What the exercise asks
Copy the data exactly. No line may be skipped.

§ §

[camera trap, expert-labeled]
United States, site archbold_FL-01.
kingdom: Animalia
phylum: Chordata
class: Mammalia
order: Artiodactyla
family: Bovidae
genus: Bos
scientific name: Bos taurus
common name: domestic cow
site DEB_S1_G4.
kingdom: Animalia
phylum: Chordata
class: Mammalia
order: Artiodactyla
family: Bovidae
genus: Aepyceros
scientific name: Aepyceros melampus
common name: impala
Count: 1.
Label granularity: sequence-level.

§ §

Task output
[camera trap, expert-labeled]
United States, site archbold_FL-01.
kingdom: Animalia
phylum: Chordata
class: Mammalia
order: Artiodactyla
family: Bovidae
genus: Bos
scientific name: Bos taurus
common name: domestic cow
site DEB_S1_G4.
kingdom: Animalia
phylum: Chordata
class: Mammalia
order: Artiodactyla
family: Bovidae
genus: Aepyceros
scientific name: Aepyceros melampus
common name: impala
Count: 1.
Label granularity: sequence-level.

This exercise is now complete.